Possibile truffa agli anziani: una donna avrebbe raccolto nomi dai citofoni prima di una telefonata con richiesta di denaro.
Un possibile tentativo di truffa ai danni di una persona anziana è stato segnalato nelle scorse ore sui social, attraverso il gruppo Facebook Sei di Sovigliana e Spicchio se….
L’episodio, secondo quanto raccontato da un residente, sarebbe avvenuto nella zona di Petroio, mentre segnalazioni analoghe sarebbero state raccolte anche a Sovigliana (frazione del comune di Vinci).
A far scattare l’allarme è soprattutto la dinamica raccontata nella segnalazione. La mattina dell’episodio, intorno alle 8, una donna descritta come di corporatura minuta, con capelli biondi e lunghi, sarebbe stata vista aggirarsi nella zona e fermarsi davanti ai campanelli di alcune abitazioni, apparentemente intenta a leggere i nomi riportati sui citofoni.
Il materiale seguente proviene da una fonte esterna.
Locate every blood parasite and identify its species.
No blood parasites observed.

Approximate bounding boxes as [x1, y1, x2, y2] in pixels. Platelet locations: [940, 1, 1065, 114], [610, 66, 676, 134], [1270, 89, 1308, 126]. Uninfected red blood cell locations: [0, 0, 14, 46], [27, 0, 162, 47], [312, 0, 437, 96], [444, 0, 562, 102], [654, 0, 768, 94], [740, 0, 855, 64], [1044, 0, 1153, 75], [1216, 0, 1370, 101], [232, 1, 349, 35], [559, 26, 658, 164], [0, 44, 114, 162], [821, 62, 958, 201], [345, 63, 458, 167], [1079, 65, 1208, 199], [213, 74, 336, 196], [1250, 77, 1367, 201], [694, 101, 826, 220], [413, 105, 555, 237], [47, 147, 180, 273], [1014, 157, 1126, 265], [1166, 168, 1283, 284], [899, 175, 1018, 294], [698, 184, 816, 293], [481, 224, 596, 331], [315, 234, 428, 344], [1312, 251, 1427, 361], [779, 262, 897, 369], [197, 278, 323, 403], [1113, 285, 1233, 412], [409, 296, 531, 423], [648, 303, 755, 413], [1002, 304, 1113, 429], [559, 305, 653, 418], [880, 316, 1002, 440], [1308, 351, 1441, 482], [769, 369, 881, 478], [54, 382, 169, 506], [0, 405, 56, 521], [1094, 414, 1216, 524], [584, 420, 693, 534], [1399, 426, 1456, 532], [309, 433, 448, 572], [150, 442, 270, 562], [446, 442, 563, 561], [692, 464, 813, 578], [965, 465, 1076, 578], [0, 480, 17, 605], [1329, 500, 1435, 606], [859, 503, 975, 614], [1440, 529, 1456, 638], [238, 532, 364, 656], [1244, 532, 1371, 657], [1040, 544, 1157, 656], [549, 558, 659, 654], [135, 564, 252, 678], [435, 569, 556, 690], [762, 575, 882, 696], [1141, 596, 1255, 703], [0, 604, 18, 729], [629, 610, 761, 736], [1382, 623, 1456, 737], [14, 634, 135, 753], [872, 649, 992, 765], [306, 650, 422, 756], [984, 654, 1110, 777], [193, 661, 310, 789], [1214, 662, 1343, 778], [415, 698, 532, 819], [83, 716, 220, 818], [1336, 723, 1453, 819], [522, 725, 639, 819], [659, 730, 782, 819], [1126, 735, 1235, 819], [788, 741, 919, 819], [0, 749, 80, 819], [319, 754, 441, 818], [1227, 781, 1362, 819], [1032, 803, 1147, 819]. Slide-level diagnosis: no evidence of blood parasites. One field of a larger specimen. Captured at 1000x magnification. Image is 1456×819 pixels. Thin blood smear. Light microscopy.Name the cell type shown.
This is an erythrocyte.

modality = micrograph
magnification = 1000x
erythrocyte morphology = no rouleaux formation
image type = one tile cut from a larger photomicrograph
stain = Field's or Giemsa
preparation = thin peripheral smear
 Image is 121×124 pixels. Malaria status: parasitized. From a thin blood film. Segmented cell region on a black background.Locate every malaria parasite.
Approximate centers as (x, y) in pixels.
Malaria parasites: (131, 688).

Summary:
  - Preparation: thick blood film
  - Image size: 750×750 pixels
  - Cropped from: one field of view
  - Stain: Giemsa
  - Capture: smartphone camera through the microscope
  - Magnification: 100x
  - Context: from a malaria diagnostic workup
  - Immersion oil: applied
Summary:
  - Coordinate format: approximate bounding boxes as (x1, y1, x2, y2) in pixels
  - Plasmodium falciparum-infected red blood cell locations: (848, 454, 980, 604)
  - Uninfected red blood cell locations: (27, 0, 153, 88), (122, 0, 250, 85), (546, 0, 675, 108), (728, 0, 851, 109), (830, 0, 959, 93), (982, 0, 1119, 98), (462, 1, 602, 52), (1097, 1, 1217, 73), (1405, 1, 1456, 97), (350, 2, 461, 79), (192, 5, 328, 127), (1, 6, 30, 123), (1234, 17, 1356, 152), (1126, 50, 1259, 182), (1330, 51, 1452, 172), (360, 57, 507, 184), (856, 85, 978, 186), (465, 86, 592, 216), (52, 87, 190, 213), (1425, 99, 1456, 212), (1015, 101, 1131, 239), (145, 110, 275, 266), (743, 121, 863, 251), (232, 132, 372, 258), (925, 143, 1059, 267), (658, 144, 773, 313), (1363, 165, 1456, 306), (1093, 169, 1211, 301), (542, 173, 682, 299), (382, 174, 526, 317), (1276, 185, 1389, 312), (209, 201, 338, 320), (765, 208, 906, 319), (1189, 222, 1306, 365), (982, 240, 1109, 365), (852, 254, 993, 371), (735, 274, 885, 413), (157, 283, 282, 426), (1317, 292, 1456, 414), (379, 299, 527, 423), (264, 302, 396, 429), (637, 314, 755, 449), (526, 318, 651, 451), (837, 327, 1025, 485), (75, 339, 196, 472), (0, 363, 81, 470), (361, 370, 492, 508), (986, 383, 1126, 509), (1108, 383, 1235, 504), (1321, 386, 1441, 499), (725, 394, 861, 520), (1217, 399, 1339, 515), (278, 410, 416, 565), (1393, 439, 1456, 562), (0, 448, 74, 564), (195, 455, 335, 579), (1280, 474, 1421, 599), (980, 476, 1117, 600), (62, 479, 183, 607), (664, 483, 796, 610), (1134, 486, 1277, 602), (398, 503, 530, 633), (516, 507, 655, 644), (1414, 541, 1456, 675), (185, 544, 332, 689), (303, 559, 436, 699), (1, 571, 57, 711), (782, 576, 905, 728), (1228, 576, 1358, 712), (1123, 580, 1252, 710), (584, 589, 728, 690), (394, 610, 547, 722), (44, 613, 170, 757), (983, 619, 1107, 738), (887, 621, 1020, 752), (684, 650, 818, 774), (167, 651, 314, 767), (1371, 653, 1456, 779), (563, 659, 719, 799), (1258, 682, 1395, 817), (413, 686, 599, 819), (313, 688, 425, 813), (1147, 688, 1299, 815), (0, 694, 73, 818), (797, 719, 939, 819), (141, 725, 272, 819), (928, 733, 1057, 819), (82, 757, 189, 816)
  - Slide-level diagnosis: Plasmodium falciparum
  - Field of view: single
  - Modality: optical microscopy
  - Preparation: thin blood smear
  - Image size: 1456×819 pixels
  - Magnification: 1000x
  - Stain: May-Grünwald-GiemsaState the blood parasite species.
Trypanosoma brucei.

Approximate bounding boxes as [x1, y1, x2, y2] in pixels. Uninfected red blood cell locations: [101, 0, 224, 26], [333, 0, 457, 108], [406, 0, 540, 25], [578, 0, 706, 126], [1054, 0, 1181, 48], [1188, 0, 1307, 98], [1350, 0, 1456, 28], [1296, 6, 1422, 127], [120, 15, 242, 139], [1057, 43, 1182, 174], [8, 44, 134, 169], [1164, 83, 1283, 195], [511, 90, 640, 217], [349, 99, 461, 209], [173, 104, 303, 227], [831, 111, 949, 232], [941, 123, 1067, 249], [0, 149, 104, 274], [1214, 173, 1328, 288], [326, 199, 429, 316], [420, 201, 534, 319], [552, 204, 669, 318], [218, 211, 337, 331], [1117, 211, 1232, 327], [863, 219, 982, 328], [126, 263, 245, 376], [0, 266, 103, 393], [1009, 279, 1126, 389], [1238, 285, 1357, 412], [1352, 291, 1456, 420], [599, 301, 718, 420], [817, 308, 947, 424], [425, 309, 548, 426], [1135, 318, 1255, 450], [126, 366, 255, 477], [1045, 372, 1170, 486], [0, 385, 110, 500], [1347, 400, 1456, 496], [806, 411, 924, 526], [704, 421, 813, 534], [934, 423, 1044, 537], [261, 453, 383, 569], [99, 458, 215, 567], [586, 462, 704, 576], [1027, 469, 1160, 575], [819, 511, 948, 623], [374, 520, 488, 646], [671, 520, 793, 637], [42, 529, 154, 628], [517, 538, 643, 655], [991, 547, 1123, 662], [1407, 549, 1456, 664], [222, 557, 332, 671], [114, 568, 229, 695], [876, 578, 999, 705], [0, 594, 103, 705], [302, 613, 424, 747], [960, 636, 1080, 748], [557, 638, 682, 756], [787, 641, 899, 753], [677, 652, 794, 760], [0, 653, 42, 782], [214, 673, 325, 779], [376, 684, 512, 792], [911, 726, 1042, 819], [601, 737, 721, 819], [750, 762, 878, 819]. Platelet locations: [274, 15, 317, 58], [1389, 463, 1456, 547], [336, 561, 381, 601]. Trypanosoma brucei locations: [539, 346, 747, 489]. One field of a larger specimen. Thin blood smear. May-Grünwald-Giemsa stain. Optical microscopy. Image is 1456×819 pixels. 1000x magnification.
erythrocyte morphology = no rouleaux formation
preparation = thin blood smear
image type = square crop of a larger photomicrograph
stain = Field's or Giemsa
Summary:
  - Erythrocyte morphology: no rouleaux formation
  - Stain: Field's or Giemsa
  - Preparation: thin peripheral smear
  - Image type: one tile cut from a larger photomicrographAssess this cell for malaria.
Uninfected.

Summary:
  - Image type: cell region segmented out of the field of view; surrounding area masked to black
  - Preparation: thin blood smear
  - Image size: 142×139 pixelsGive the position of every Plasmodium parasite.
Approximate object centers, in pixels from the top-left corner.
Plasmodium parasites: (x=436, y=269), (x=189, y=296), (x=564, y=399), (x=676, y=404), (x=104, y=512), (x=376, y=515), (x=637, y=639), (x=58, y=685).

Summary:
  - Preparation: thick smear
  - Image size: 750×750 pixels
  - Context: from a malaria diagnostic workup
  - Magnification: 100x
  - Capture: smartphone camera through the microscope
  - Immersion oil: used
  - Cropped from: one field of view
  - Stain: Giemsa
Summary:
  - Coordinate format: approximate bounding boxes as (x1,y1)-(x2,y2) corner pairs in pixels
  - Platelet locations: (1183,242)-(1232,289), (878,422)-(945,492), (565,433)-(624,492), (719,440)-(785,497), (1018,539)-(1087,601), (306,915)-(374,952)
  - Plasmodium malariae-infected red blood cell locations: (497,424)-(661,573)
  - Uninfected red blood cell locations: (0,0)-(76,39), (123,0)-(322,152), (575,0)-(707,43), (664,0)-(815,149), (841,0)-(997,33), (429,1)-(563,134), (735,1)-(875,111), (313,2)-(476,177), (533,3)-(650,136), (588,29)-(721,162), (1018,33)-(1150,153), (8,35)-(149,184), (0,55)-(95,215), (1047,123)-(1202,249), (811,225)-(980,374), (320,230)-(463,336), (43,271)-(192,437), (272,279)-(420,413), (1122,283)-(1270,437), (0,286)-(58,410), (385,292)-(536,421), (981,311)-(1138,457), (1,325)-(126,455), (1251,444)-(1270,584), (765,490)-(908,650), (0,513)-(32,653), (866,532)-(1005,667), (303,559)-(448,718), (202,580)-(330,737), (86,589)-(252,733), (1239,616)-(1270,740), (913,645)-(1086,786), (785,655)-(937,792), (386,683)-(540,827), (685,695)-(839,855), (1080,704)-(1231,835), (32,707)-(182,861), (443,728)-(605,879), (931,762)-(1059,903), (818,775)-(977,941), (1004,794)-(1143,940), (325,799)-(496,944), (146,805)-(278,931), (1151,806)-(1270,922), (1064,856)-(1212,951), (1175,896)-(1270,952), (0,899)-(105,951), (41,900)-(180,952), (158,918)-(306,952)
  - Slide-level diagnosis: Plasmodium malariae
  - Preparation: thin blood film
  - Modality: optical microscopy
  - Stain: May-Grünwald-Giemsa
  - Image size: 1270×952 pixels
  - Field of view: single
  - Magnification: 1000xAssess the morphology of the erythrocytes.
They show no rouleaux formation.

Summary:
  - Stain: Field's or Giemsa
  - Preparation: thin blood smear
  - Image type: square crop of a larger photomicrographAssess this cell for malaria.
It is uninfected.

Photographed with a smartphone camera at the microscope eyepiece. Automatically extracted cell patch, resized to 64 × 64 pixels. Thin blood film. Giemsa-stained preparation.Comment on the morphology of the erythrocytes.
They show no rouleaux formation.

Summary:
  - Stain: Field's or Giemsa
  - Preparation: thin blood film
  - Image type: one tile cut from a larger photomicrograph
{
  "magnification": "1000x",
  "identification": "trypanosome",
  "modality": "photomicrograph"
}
Nel pomeriggio, secondo il racconto, una donna avrebbe poi telefonato a un’anziana residente in una delle abitazioni della zona. La signora, che vive da sola, avrebbe ricevuto una chiamata nella quale la interlocutrice, in lacrime, si sarebbe presentata come “Simona”, utilizzando quindi un nome che, secondo la segnalazione, era stato precedentemente letto sul campanello di casa.
A quel punto sarebbe scattato il tentativo di raggiro: la donna al telefono avrebbe raccontato di essere rimasta coinvolta in un grave incidente stradale nel quale, sempre secondo quanto riferito, avrebbe provocato la morte di una bambina.
Una storia drammatica, apparentemente costruita con l’obiettivo di creare panico e confusione nella persona dall’altra parte della cornetta e spingerla successivamente a consegnare del denaro.
Fortunatamente, l’intervento tempestivo dei familiari avrebbe permesso di interrompere la situazione prima che venisse consegnato qualcosa.
È proprio questo aspetto a destare particolare preoccupazione. Chi ha pubblicato la segnalazione ritiene infatti possibile che la presenza della donna davanti ai citofoni non fosse casuale e che la lettura dei nomi possa essere stata utilizzata per raccogliere informazioni sulle persone residenti nelle abitazioni, individuando eventualmente anche persone anziane che vivono sole.
Si tratta, al momento, di un’ipotesi contenuta nella testimonianza pubblicata sui social e non di un elemento che possa essere considerato accertato.
La persona che ha raccontato l’episodio ha inoltre spiegato di aver visto personalmente la donna e di ritenere di poterla riconoscere qualora le venisse mostrata.
La segnalazione invita soprattutto i familiari di persone anziane che vivono sole a prestare particolare attenzione a telefonate improvvise nelle quali vengano raccontate emergenze, incidenti o altre situazioni drammatiche e venga successivamente richiesto denaro o chiesto di fornire informazioni personali.
In caso di una chiamata sospetta, il consiglio è di non consegnare denaro e non fornire dati personali, interrompendo la conversazione e verificando direttamente quanto raccontato contattando il familiare interessato attraverso un numero conosciuto.
Qualora vi siano elementi che facciano pensare a un tentativo di truffa, è opportuno rivolgersi alle Forze dell’Ordine e segnalare l’accaduto.